After final inspection of the organs, the robot was undocked. The patient’s fascia and abdominal skin were sutured and her peritoneal dialysis catheter was removed.

The procedure lasted five hours.

The robotic-assisted surgery’s small incisions and minimal dissection area reduced the patient’s pain and analgesia needs. Opioids were discontinued on postoperative day two. She was discharged six days postoperatively, after resolution of her gastroparesis.

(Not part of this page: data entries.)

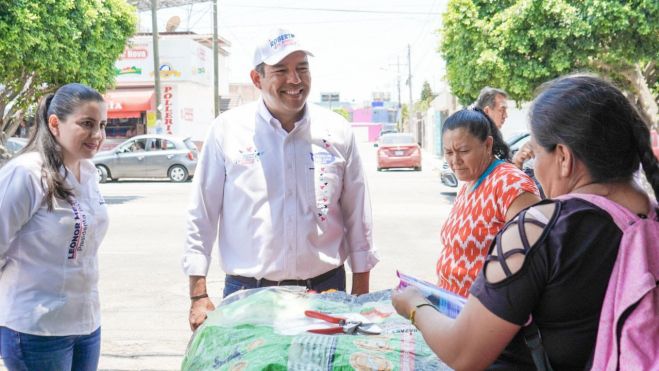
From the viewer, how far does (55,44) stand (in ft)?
45.6

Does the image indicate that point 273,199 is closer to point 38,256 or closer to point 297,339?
point 38,256

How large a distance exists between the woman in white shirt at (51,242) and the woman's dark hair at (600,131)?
80.2 inches

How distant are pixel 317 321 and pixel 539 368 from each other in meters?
0.74

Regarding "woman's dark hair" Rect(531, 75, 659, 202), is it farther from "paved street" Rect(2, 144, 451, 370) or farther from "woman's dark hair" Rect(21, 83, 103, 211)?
"paved street" Rect(2, 144, 451, 370)

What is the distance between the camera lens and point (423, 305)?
6.36 ft

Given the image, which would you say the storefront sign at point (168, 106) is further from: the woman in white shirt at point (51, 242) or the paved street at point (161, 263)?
the woman in white shirt at point (51, 242)

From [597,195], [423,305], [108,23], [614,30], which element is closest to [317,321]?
[423,305]

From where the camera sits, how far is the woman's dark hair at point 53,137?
289cm

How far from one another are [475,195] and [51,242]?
74.4 inches

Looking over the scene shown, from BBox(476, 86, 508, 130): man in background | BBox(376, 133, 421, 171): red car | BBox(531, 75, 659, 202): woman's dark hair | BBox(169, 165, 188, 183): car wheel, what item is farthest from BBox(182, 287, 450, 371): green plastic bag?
BBox(376, 133, 421, 171): red car

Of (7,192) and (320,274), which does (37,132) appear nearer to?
(7,192)

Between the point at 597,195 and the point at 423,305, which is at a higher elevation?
the point at 597,195

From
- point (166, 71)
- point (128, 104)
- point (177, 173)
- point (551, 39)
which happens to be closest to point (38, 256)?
point (551, 39)

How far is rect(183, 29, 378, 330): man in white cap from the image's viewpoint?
10.4 feet
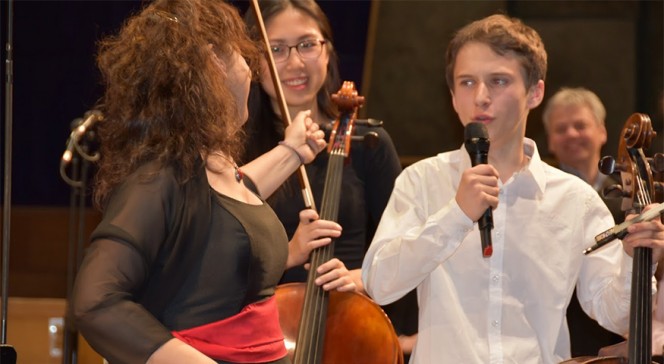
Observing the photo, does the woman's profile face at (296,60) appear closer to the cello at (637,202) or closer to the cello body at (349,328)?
the cello body at (349,328)

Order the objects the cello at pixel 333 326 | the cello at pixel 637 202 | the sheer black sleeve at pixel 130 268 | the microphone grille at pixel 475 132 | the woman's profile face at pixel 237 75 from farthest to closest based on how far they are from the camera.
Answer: the cello at pixel 333 326 < the microphone grille at pixel 475 132 < the cello at pixel 637 202 < the woman's profile face at pixel 237 75 < the sheer black sleeve at pixel 130 268

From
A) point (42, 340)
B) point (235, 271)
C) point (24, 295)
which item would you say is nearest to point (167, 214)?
point (235, 271)

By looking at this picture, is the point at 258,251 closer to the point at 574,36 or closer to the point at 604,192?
the point at 604,192

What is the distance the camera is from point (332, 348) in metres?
2.25

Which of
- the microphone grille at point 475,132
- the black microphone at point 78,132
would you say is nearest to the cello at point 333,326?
the microphone grille at point 475,132

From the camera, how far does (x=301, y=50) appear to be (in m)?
2.82

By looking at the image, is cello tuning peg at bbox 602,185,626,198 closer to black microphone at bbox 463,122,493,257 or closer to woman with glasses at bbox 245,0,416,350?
black microphone at bbox 463,122,493,257

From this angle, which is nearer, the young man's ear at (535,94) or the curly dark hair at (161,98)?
the curly dark hair at (161,98)

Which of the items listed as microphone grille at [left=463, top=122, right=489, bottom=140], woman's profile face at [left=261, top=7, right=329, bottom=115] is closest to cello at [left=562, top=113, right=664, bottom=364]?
microphone grille at [left=463, top=122, right=489, bottom=140]

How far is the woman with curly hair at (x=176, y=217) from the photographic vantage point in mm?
1505

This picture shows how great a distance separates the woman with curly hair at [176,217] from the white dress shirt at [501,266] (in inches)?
17.0

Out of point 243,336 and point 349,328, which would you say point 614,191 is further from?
point 243,336

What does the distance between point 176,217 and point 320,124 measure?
4.31 ft

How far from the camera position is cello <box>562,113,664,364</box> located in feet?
6.39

Now, “she has fully recovered,” Dr. Wee says.

The allografts are functioning normally. “Her sugar is well controlled, eliminating the need for insulin,” Dr. Eltemamy adds. “Simultaneously, she doesn’t need to undergo dialysis.”

Looking ahead

With the success of the initial robot-assisted pancreas-kidney transplant, Dr. Wee and his colleagues are aiming to achieve the same expertise and productivity as Cleveland Clinic’s high-volume robot-assisted kidney transplant program.

“You have to be very proficient with using the robot,” he says. “We’ve been doing this a lot with kidney transplants. Now, we can easily go to the next step.”